Valeria Costantini, Corriere della Sera 10/11/2013, 10 novembre 2013
L’UOMO CHE TORNÒ NEL FREDDO VITA E AFFARI DI ARMAND HAMMER
Rispondendo a un lettore ha citato Armand Hammer. Dalla sua breve descrizione emerge un personaggio davvero curioso. Vuole darci qualche informazione in più?
Luigia Marchini, Varese
Cara signora,
A rmand Hammer appartiene a quel club di uomini d’affari (i membri italiani furono numerosi) che credettero sin dagli inizi nell’affidabilità commerciale del sistema sovietico e non smisero di lavorare con l’Urss neppure nei momenti più tesi della guerra fredda. Per giocare le sue partite Hammer aveva qualche carta in più. Era nato a New York nel 1898 in una famiglia di ebrei russi che avevano lasciato Odessa qualche anno prima.

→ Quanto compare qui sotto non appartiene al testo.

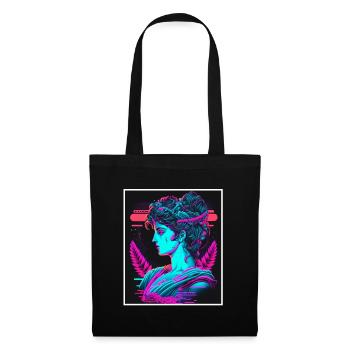 Vaporwave Griechische Mythologie Gott Neon Olymp - Stoffbeutel - Schwarz - Vorne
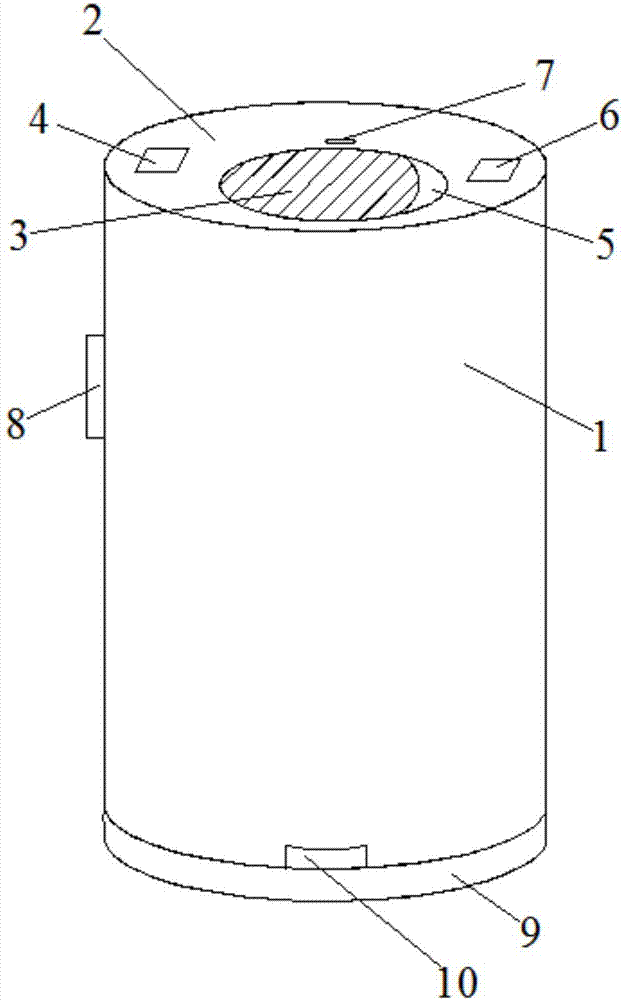 Rainwater sampling device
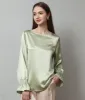 Long Sleeve Ruffle Cuffs Silk Blouse sold by DAISYSILK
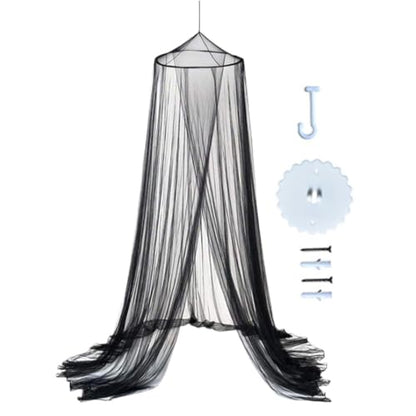 Elegant Queen Size Bed Canopy with Mesh Curtains - Stylish & Breathable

Suo padre era medico, militava nel partito socialista americano, aveva conquistato una carica direttiva e si era spostato infine su posizioni comuniste. Sembra che il figlio fosse stato chiamato Armand, alla nascita, in omaggio al logo del partito: arm and hammer, braccio e martello.

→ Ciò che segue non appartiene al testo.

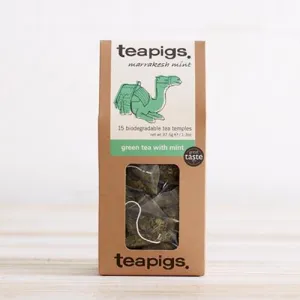 TeaPigs Green Tea With Mint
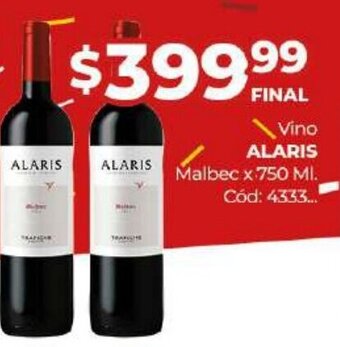 Diarco Vino Alaris oferta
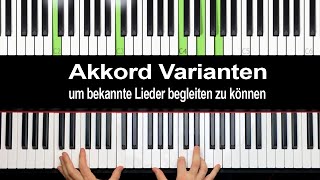 BEKANNTE SONGS mit Akkorden BEGLEITEN [upl. by Gurango949]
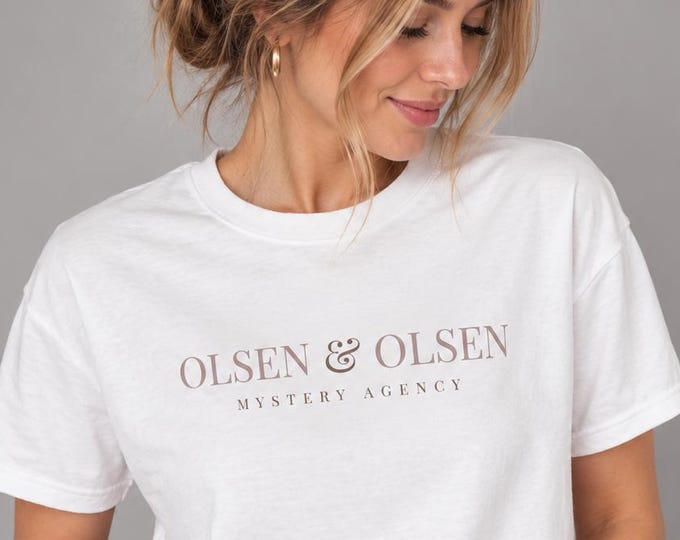 Olsen & Olsen Mystery Agency T-Shirt, Mary Kate and Ashley Inspired Tee, 90s Nostalgia Sweatshirt, Olsen Twins Gift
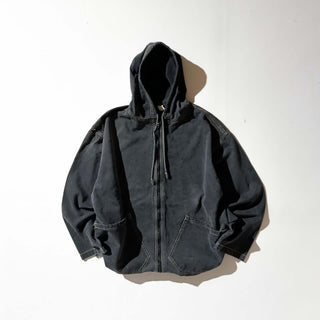 90's anchor blue ブラック デニム フーディー ジャケット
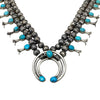 Marie Kirlie, Necklace, Earring, Kingman Turquoise, Navajo, 30"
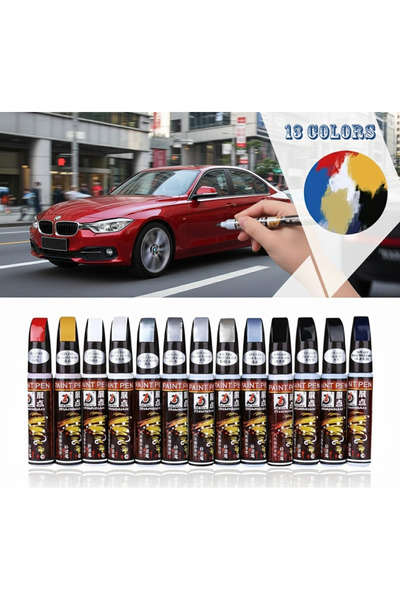 BoutiqueZn Kırmızı-Araba Çizik Giderici Rütuş Boyası Araç Tamir ve Rötuş Kale...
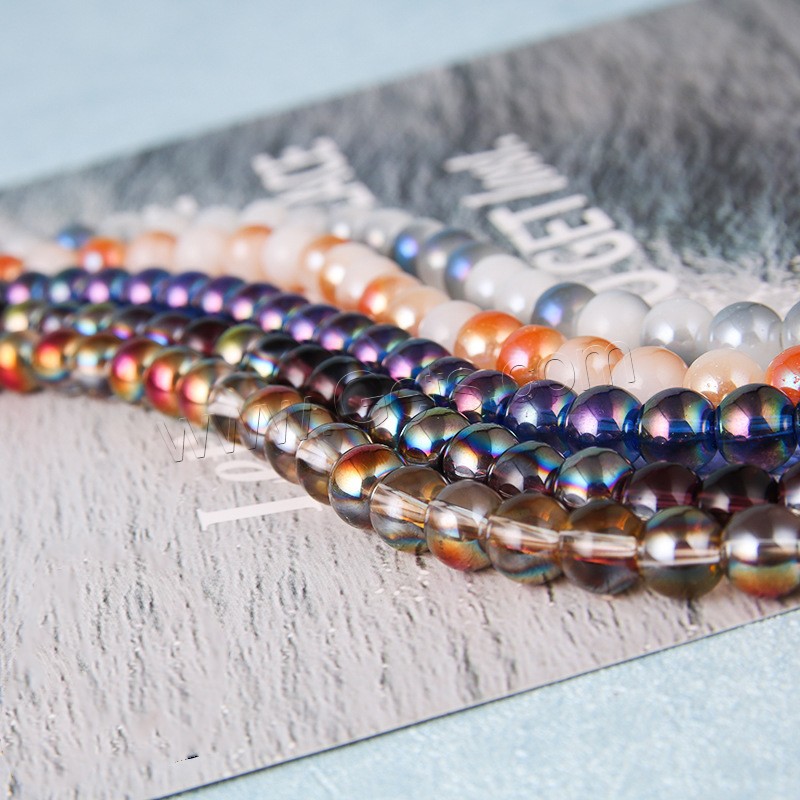 Perles murano faites à la main , chalumeau, Rond, poli, DIY & normes différentes pour le choix, plus de couleurs à choisir, Longueur:Environ 15 pouce, Vendu par brin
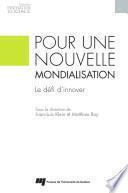 Pour une nouvelle mondialisation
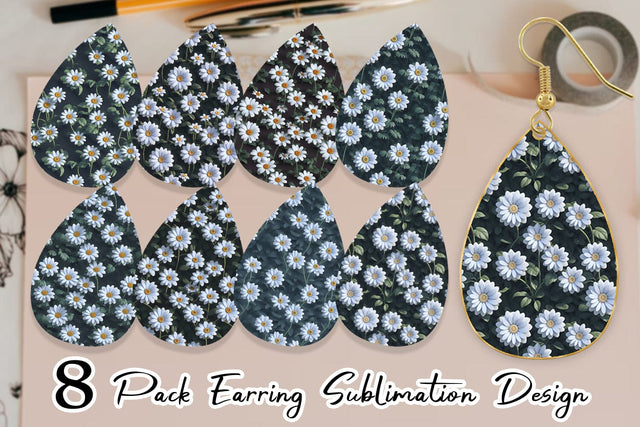 Earring Teardrop Sublimation artnoy 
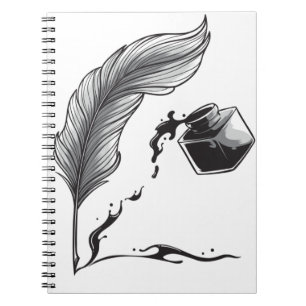 Inktveren pen notitieboek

A ventitré anni, dopo una laurea in medicina alla Columbia University e una prima fortunata esperienza industriale in campo farmaceutico, il giovane Armand volle vedere il Paese della rivoluzione. Era appena terminata la guerra civile e la Russia bolscevica aveva bisogno di tutto, ma soprattutto di generi di prima necessità e medicinali. Hammer dimostrò subito di avere la straordinaria capacità di combinare la filantropia e gli affari. Conobbe Lenin, ne divenne amico, conquistò le simpatie dell’apparato sovietico e fu in molti casi il braccio capitalista del regime comunista. Quando lo conobbi a Mosca nel 1988, seppi che Lenin lo aveva ricompensato garantendogli una sorta di privativa sulla fabbricazione e il commercio delle matite. Una concessione modesta? No, soprattutto in un Paese che si preparava a scolarizzare un colossale numero di analfabeti .

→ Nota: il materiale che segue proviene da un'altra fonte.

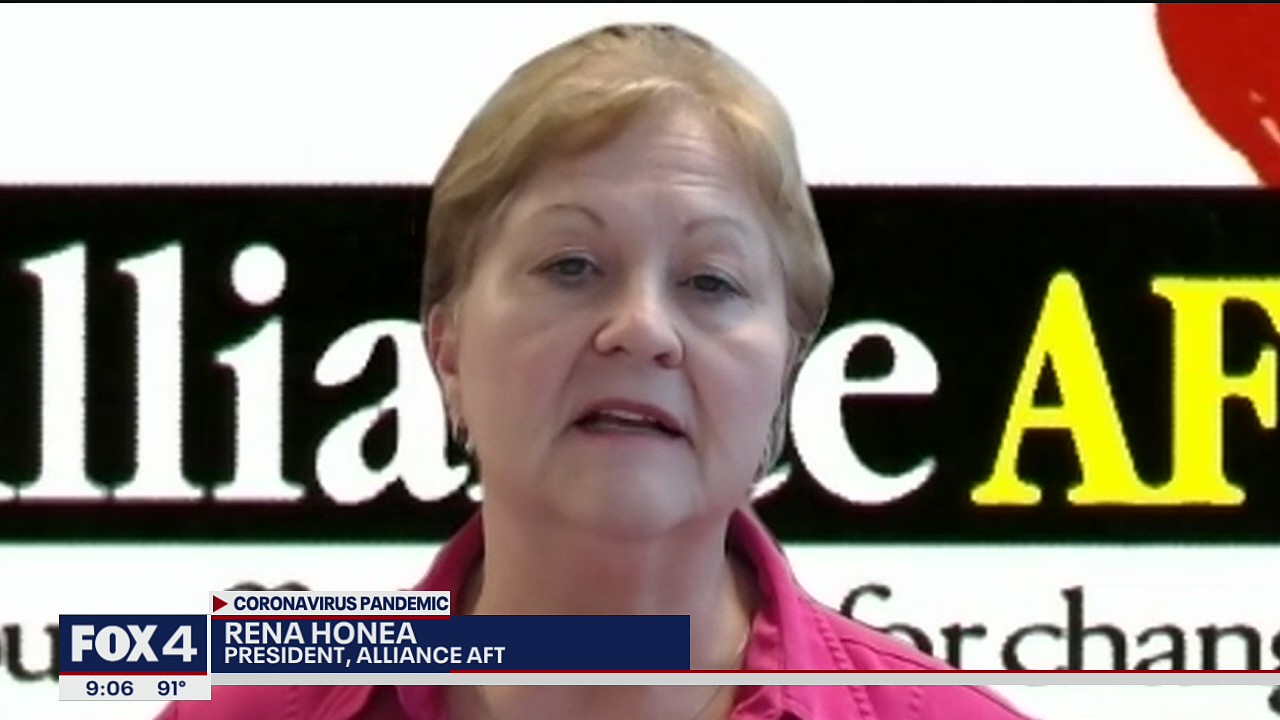 Head of union for Dallas ISD teachers says there are still concerns about when classrooms reopen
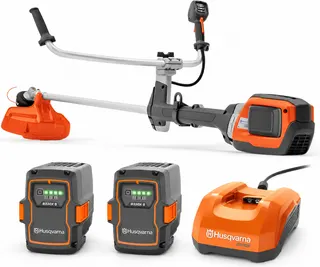 Pack desbrozadora Husqvarna 535iRX + 2 baterías 40-B330X 9 Ah y cargador rápido 40-C500X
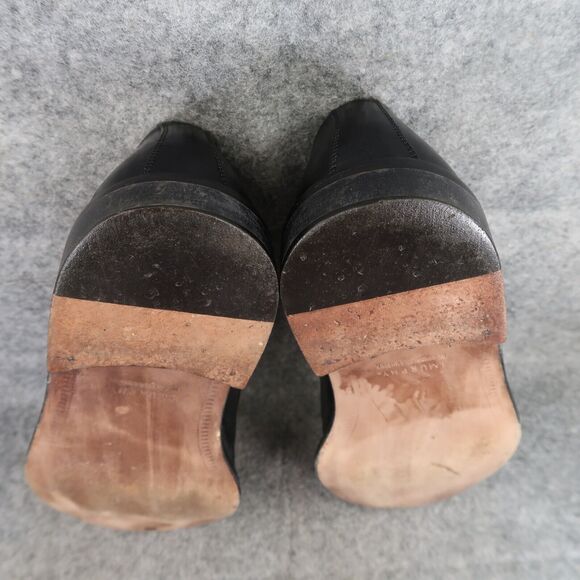 Johnston & Murphy Shoes Mens 10 Oxfords Derby Cap Toe Black Leather Dress Formal - Picture 10 of 14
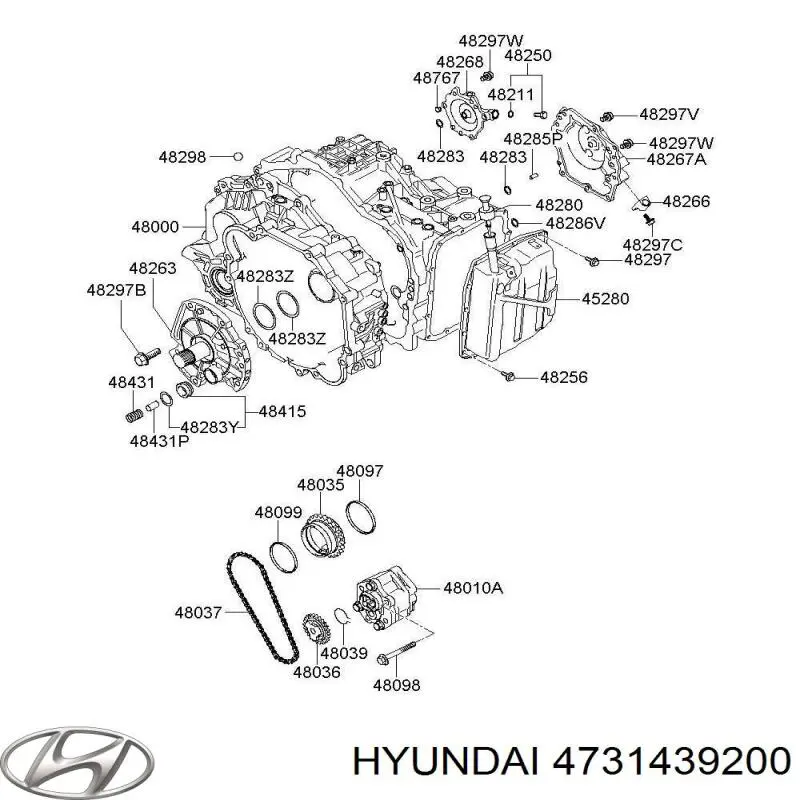 Купить 4731439200 Hyundai/Kia 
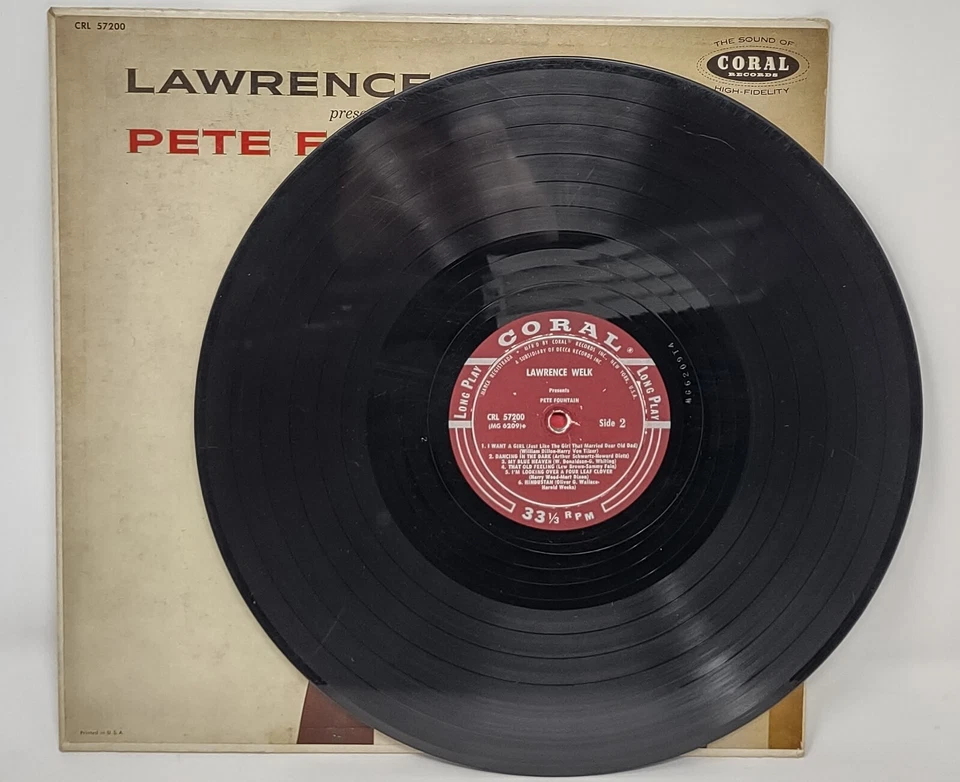 Pete Fountain – Lawrence Welk Presents Pete Fountain - CRL 57200 Jazz 1958 Foto 4 de 4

A Mosca scoprii un’altra delle ragioni per cui Hammer era particolarmente gradito ai sovietici. Quando tornò negli Stati Uniti, alla fine degli anni Venti, fu autorizzato dai padroni a casa a portare con sè una parte del capitale artistico che il regime aveva venduto per rimpinguare le casse dello Stato. Ma restituì il favore mettendosi alla ricerca delle opere d’arte russe che si erano disperse negli anni precedenti. Non faceva viaggio a Mosca senza portare qualche pezzo ritrovato; e i suoi ospiti gliene erano grati.
L’amicizia con l’apparato politico e amministrativo dell’Urss continuò sino alla fine della sua vita. L’occasione del viaggio a Mosca, nel 1988, fu uno dei più ambiziosi progetti economici mai concepiti da un uomo d’affari italiano. Sollecitato dalla prospettiva di una nuova Urss, rinnovata da Michail Gorbaciov, Raul Gardini, amministratore delegato di Montedison, voleva trasformare 500.000 ettari di terra fertile, a nord del Caucaso, in un grande sistema agro-alimentare, una gigantesca fattoria dove tutto, dai prodotti alimentari ai fertilizzanti, sarebbe stato realizzato sul posto. Hammer venne a Mosca in quella occasione perché la sua società petrolifera (Occidental) aveva già creato, con Montedison e altre società, un consorzio per la costruzione di un impianto petrolchimico nel Kazakistan. Fu il momento più alto e promettente della perestrojka.
Il sogno caucasico di Gardini e Hammer durò soltanto due anni. L’uomo d’affari russo-americano morì nel 1990, Gardini si suicidò nel 1993, Montedison è scomparsa e le terre a nord del Caucaso, per quanto a mia conoscenza, sono nelle condizioni in cui erano allora. Sic transit gloria mundi.